Derrière lui, son Malheur s'allonge. Ses ombres dissimulent les cicatrices d'une âme déjà rompue aux tracas, moins dévastée par le regret que par la crainte du lendemain. Combien de temps avant que sa carcasse ne s'effondre ? Combien de réveils avant que l'aube cueille un corps froid ? Le Malheur prend le visage d'une douleur trop laide pour être contemplée.
- Votre chemin ? je grommelle en fuyant son regard. La forêt est à tout le monde.
- Elle appartient à ceux qui la comprennent.
Pourquoi se tient-il là, l'imbécile, comme s'il attendait quelque chose de moi ? Qu'il rentre, qu'il prie, qu'il couve donc sa maladie puisque son Malheur le suggère. Je n'ai rien à lui dire.
Avec une grimace pour adieu, je me détourne ; le vieux me suit. J'accélère ; il me double.
- Où vas-tu ? s'enquiert-il.
- Peu importe.
- Dans ce cas, je te suggère de faire demi tour.
Son index tordu désigne un arbre proche. Une famille de singes s'y prélasse, jouissant de la fraîcheur des cimes - tout à ma fuite, je ne les avais pas vu.
- Si tu t'approches, ils vont t'asperger d'excréments.
J'hésite.

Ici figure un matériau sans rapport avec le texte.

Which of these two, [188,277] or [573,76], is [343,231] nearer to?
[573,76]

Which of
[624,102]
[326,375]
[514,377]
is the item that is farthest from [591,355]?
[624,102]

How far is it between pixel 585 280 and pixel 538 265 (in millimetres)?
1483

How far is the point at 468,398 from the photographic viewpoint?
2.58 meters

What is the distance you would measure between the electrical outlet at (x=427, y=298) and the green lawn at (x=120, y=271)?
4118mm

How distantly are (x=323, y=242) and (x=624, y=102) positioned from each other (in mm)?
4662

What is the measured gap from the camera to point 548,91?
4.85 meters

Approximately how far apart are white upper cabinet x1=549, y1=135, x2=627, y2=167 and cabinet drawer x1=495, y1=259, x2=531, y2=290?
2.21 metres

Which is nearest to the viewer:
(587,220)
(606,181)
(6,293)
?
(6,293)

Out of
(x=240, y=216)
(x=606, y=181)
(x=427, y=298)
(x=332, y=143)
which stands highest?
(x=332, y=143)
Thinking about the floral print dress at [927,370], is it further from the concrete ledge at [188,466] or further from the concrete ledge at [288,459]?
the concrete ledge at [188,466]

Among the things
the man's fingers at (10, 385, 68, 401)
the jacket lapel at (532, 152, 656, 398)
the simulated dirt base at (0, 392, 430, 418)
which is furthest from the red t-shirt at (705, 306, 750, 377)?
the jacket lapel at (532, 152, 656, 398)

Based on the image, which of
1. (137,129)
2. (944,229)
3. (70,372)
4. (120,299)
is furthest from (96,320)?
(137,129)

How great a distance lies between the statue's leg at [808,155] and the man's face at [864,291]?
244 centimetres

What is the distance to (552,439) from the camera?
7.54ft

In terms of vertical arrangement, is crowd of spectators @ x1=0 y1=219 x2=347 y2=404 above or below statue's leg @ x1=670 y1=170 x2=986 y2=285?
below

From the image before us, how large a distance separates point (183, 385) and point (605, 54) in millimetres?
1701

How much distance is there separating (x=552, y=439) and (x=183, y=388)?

Après tout, je ne suis plus à ça de merde dans ma vie.
- Je ne veux pas rentrer, avoué-je finalement.
- Je peux t'emmener ailleurs.
Acquiescé-je vraiment ? Tout au plus une moue indécise se suspend-elle à mes lèvres, un pauvre sourire en forme d'excuse qui m'écorche les gencives.... Presque rien, donc.
Cela lui suffit.
Avec une joie sauvage, il m'entraîne à sa suite. Nous glissons sur les pierres humides, trébuchons contre les racines. Il faut attendre d'avoir bifurqué sur une autre sente pour ralentir enfin. Le grand-père exulte : de nous deux, je suis celui qui ahane le plus.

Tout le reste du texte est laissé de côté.